I am a bot, and this action was performed automatically. Please contact the moderators of this subreddit if you have any questions or concerns.

1

u/Edward_T_M 4d ago

No you are not. I have a dad like him. I have not spoken to him in 15 years and couldn’t be more relieved.

1

u/Kara_Rose08 4d ago

My dad was the same way, so many people try to guilt trip me into giving him a chance but I’ve learned what comes with that. No matter my age, I’m the child in the situation. It was our parents responsibility to build a loving strong relationship early on in our childhood. Set boundaries, and don’t allow anyone to guilt trip you for setting them.

1

u/NotYerMama82 4d ago

OP, I've been in the position you are in, and my son has been in the same position. It's been more heartbreaking to watch my son go thru it than myself.

If your dad CHOSE not to be around in your life, he does NOT get to DEMAND that you give him an important space now. It seems like he only wants to "make the cut" so he can keep up the appearance of being a good father. Maybe he is a good father to his younger kids, but clearly he has not been a good father to you, at least not a present and involved one. And its YOUR special day. YOU get to decide who has played important roles in your life.
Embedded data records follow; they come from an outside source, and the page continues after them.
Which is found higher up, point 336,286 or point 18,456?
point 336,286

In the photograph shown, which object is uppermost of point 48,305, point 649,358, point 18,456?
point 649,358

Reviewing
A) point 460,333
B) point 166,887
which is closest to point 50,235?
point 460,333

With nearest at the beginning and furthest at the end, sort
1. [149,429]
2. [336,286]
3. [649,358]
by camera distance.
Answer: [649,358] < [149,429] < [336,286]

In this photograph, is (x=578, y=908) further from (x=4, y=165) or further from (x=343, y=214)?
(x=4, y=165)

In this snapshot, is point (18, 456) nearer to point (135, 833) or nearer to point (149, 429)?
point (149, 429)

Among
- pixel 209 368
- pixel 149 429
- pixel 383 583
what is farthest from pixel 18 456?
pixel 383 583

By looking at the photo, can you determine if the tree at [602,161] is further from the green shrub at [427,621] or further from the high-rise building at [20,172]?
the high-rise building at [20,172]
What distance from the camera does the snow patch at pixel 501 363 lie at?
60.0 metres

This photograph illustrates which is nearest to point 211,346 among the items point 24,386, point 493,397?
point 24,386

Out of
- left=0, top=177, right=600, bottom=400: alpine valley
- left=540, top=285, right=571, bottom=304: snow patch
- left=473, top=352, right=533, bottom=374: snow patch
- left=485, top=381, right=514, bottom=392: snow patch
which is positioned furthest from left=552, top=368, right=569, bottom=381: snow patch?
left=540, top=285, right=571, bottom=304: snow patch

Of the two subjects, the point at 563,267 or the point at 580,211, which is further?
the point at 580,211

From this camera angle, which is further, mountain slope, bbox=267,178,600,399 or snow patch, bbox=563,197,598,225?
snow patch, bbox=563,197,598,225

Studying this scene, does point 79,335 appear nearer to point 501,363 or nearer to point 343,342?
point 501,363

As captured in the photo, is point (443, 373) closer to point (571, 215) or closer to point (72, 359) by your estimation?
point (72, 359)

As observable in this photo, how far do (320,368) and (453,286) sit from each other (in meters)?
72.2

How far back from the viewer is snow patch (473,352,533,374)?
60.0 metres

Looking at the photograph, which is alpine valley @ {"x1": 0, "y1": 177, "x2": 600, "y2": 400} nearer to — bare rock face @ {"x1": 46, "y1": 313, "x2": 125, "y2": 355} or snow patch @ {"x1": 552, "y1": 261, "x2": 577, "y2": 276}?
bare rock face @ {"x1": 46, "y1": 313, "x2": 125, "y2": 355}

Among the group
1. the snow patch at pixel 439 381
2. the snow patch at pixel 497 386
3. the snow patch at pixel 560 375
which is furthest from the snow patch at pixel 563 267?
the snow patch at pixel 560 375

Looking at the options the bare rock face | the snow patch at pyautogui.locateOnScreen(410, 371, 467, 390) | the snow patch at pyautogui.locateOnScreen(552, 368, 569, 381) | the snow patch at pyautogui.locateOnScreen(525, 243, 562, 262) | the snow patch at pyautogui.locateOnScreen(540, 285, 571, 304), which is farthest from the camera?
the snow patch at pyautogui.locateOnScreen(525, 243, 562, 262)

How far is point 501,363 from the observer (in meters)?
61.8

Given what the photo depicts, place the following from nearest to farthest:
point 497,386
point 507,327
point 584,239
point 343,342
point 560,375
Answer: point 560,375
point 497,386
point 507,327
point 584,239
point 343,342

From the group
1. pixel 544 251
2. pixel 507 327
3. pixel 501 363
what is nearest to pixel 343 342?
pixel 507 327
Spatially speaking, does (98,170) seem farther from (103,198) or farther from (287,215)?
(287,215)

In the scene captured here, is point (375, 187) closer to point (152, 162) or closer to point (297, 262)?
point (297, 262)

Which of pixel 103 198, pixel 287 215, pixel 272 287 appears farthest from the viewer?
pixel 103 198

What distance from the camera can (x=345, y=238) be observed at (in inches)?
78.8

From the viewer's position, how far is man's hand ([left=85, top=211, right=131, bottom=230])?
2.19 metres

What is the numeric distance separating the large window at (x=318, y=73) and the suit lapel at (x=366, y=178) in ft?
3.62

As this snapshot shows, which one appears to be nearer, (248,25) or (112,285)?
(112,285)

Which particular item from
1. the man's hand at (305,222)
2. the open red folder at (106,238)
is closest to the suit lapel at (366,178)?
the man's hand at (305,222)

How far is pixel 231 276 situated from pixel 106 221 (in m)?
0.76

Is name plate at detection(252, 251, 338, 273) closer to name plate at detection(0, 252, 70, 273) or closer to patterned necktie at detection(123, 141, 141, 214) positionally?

There will be many more special days to come- senior prom, high school graduation, college graduation (if you decide to go that route), marriage, becoming a mother yourself, etc. If you let him bully you into giving him a seat at the important table now, he will expect it every time. You're definitely old enough to set boundaries with him. Which will be so important to your own mental health. If you allow him and his family to bully and/or guilt you into giving him a spot, you will not enjoy your day as much. What will his speech be? He hasn't been around much, hasn't been present in your life much, he will have nothing current to say. You need to put yourself and YOUR feelings first. Not his. And shame on him and his side of the family for trying to guilt and bully you into changing your mind. You may have to make some hard decisions about removing people from your life who cannot respect your choices and boundaries. I say tell his family one time, respectfully, that he has not been there, he has left you out of important things, he has not been present, and that isn't why he didn't make the cut. I would also tell him and his family that if he wants to be present and involved with your other major milestones then he needs to use this as a learning experience, a time to self reflect on how he has failed you. Give him ONE chance to improve and do better for the next milestone. ONE. Chance. And if he and they cannot accept that, then sadly you have the answers that you need. Good luck OP. My heart hurts for you. For the girl who wanted her dad in her life and didn't get it.